Dataset >>
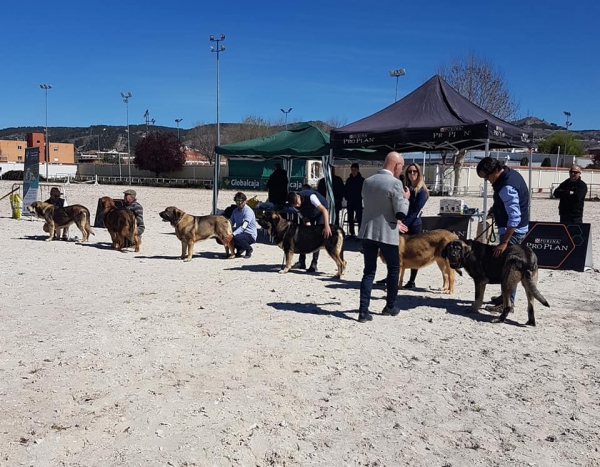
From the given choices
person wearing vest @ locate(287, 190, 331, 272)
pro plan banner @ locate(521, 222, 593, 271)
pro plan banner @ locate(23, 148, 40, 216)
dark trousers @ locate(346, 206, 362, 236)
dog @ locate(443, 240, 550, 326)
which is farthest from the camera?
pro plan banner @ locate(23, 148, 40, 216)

==

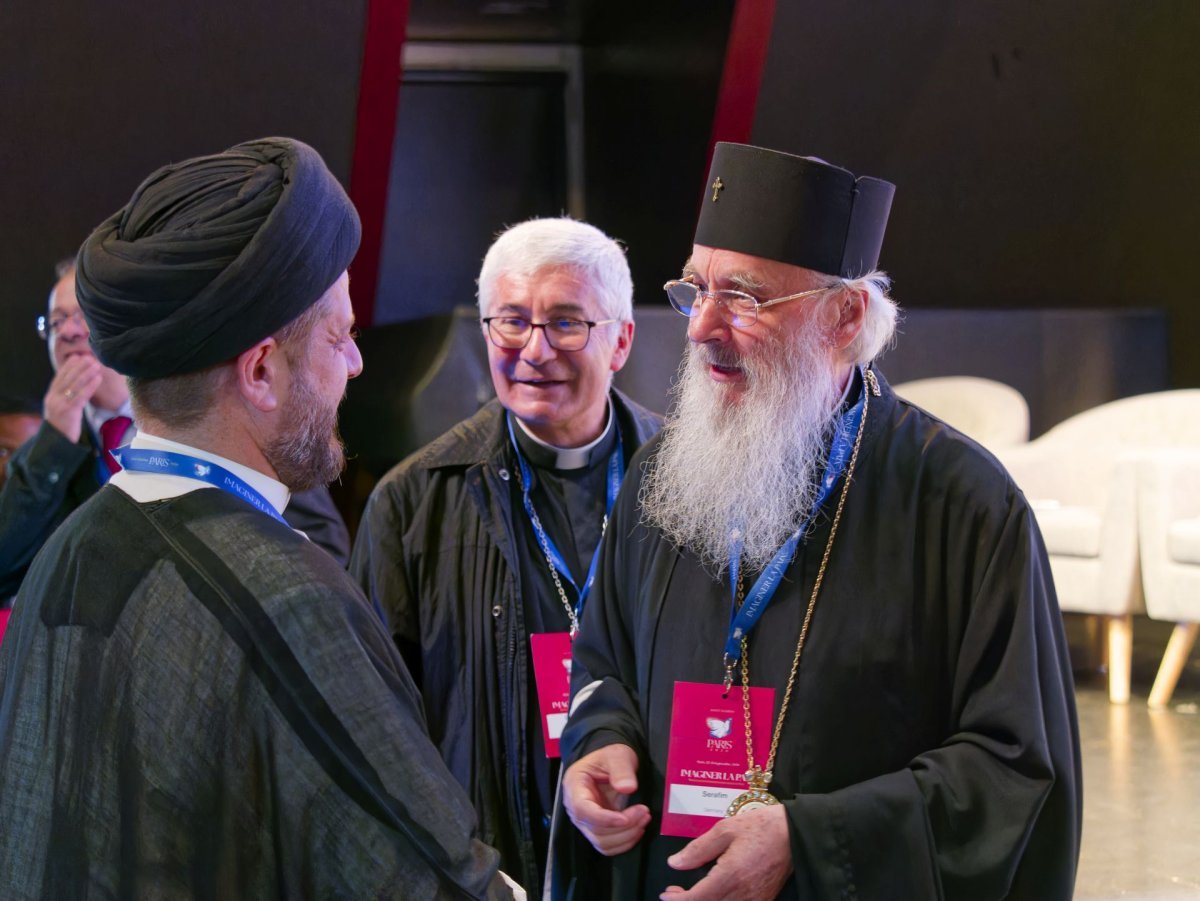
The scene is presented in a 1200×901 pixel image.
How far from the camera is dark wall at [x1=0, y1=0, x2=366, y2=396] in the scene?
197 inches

...

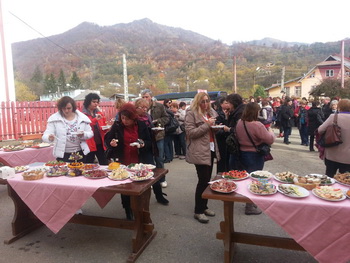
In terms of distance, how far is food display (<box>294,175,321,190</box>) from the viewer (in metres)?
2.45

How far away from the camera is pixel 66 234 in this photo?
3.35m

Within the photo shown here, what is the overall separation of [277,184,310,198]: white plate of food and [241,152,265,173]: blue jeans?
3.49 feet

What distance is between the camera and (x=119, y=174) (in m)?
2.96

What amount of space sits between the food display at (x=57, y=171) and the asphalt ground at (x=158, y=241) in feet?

What to do >> Pull out every line in the records above that contains the string "locate", and copy each of those lines unchanged.

Final result >>
person wearing vest @ locate(287, 190, 331, 272)
pro plan banner @ locate(521, 222, 593, 271)
pro plan banner @ locate(23, 148, 40, 216)
dark trousers @ locate(346, 206, 362, 236)
dog @ locate(443, 240, 550, 326)
pro plan banner @ locate(23, 148, 40, 216)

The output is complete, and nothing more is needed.